Guest blog from a first timer to Ethiopia

We asked Dave our new committee member to write up his experience of Dire Dawa as it was his first time volunteering with Youth Release, here's what he had to say:

"I travel quite a bit but I’ve never felt so connected to a country I’ve never been to before as I do with Ethiopia. I’ve been volunteering with Youth Release for a couple of years; mostly maintaining the website. In Aug/ Sept last year both Niamh and Laura decided to go to Dire Dawa and invited me to come along. I was very excited by the prospect, for years been watching the project process through the photos relayed to me from the volunteers and our Ethiopian partners and finally I would have the chance to see it for myself.

Flying into Dire Dawa brought back memories from a previous trip to Tanzania a few years ago. The scenery and the feel of the place were familiar. By the end of the trip I had learned how different the two countries are! What immediately struck me is the rapport that the Youth Release team have with the local community; from the bishops and community leaders right down to the street children. How am I supposed to remember all these names!? 
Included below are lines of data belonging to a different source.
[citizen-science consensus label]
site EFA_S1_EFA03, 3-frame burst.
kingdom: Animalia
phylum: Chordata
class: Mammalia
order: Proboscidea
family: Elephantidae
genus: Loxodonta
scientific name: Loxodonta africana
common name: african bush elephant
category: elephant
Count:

 On previous volunteering trips with other organisations the volunteers had been isolated from the community, ‘released’ to perform their specific function and then returned to the apparent safety of the compound. While I understand this maybe a necessity in some parts of the world, war zones for example, it should only be used as a last resort any where else I feel. The benefit gained from engaging with the local community, being seen out and about and making connections may not be realised immediately but over time it’s a powerful tool. It was obvious Youth Release is achieving this right from the start of this visit.

Although the trip was short, just 10 days, we had a number of very important functions to carry out. The morning after our arrival the first of our many meetings began. Finances, new implementations, future project phases, and strategy both at home and in Ethiopia were discussed with our local partners and the local staff. 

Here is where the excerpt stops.